> _YOUR ASSIGNMENT_
Find the line that contains "Banfi Brunello di". Copy it and every line after it to the end of the material below, exactly, with no pictures.

Top of MATERIAL SUPPLIED

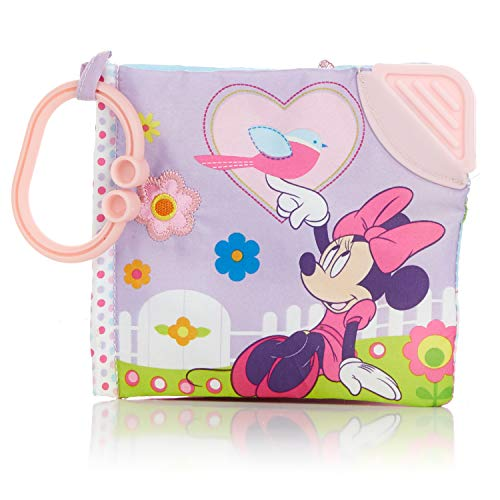 Disney Minnie Mouse Soft Book - Encourages Roleplay, Creativity, and Imagination - Safe and Asthma Friendly by Kids Preferred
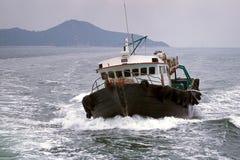 груз плавает сосуд моря Стоковая Фотография RF
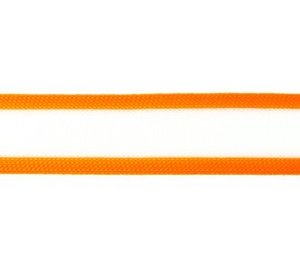 gebreid band 2,5 cm breed: wit met neonoranje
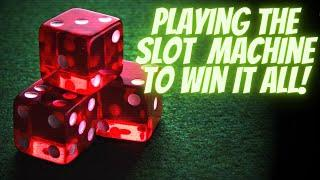 Casino Madness I tell you! Slot Machine BIG GAMBLE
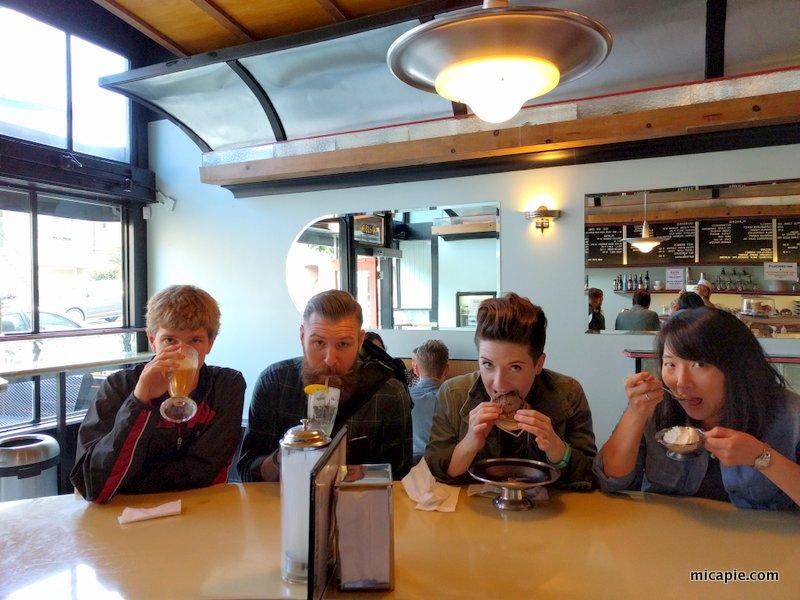 group photo at Ice Cream Bar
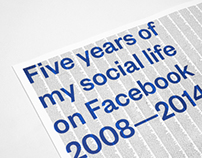 5 years of my social life on Facebook 2008 — 2014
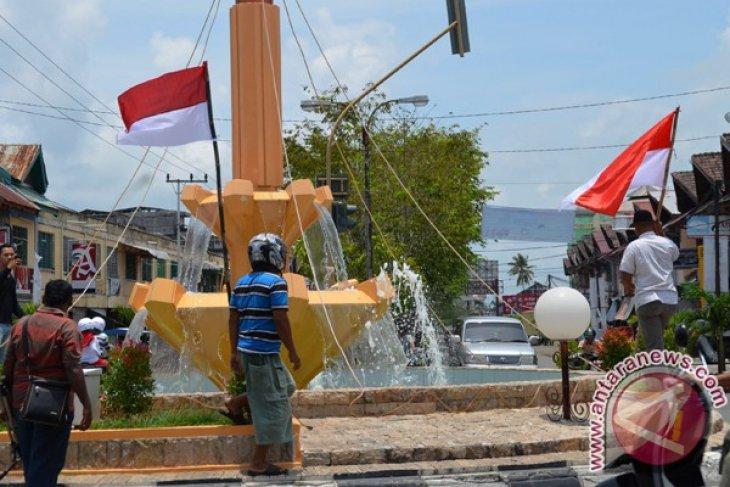 """Pemuda Aceh Barat tolak """"bendera"""" bulan bintang"""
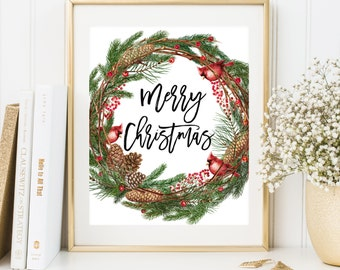 Merry Christmas wreath printable Christmas home decor Christmas Printable Art Holiday Wall Art Winter Decoration Christmas party decoration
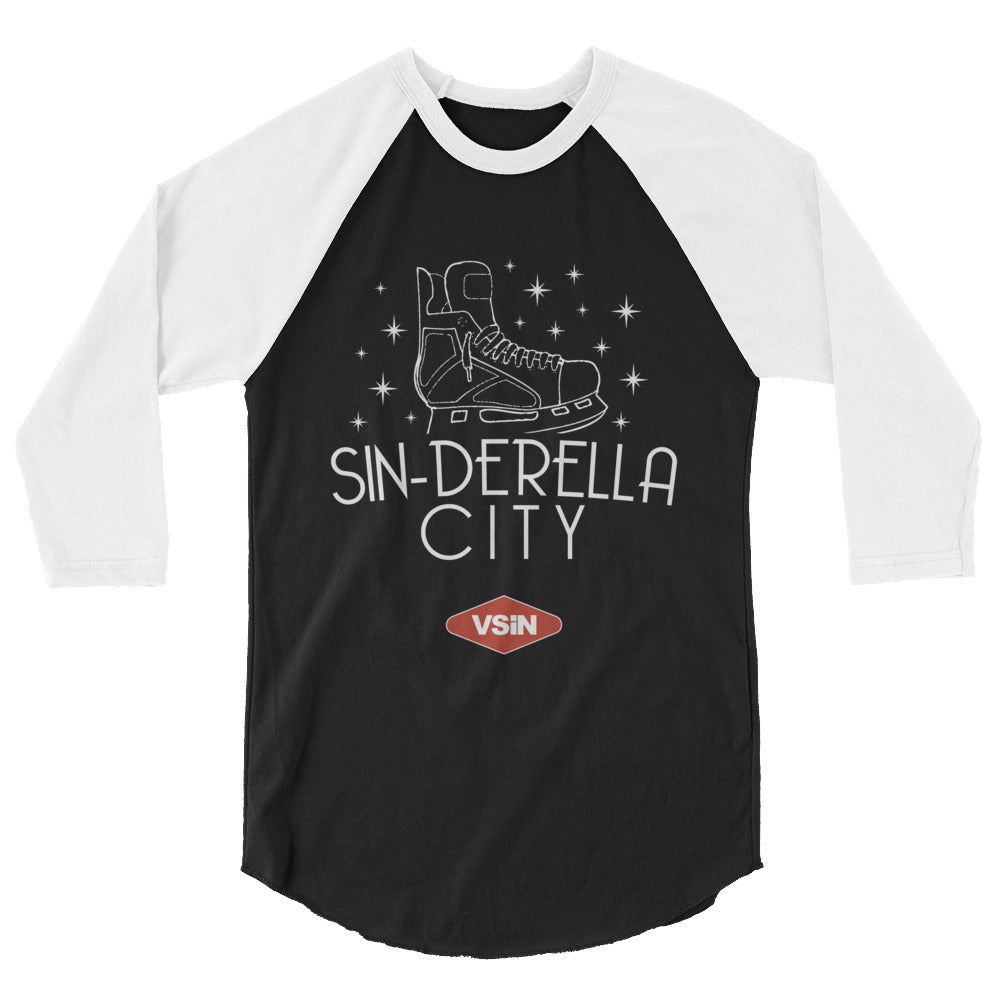 SIN-DERELLA CITY raglan shirt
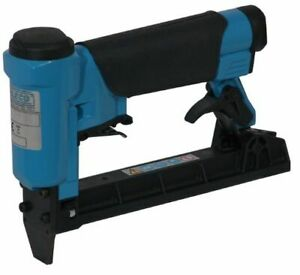 Fasco F1b 31 16 11124f Fine Wire Upholstery Stapler For Duo Fast 31 Staples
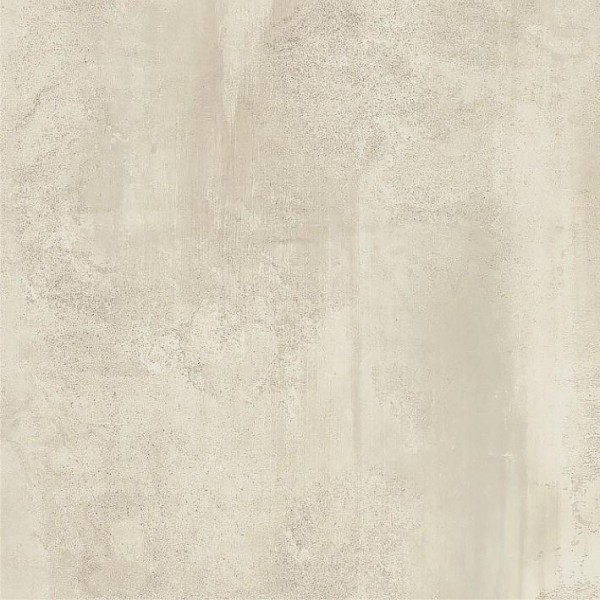 Bodenfliese Ascot Prowalk beige Out 60 x 60 cm
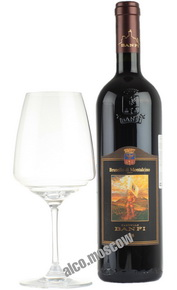 Banfi Brunello di Montalcino Итальянское Вино Банфи Брунелло ди Монтальчино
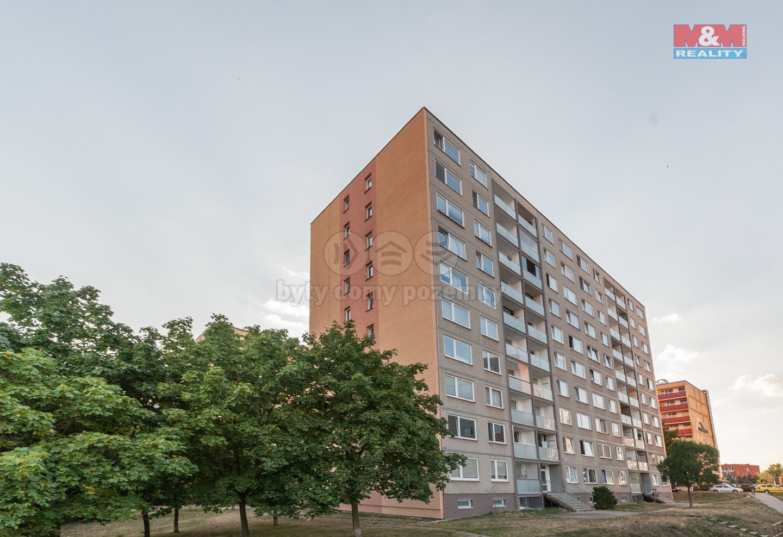 Pohled na dům (Pronájem, byt 3+kk, 63 m2, Praha 9 - Černý Most), foto 1/10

Bottom of MATERIAL SUPPLIED

> _EXERCISE ANSWER_
 Banfi Brunello di Montalcino Итальянское Вино Банфи Брунелло ди Монтальчино
 Pohled na dům (Pronájem, byt 3+kk, 63 m2, Praha 9 - Černý Most), foto 1/10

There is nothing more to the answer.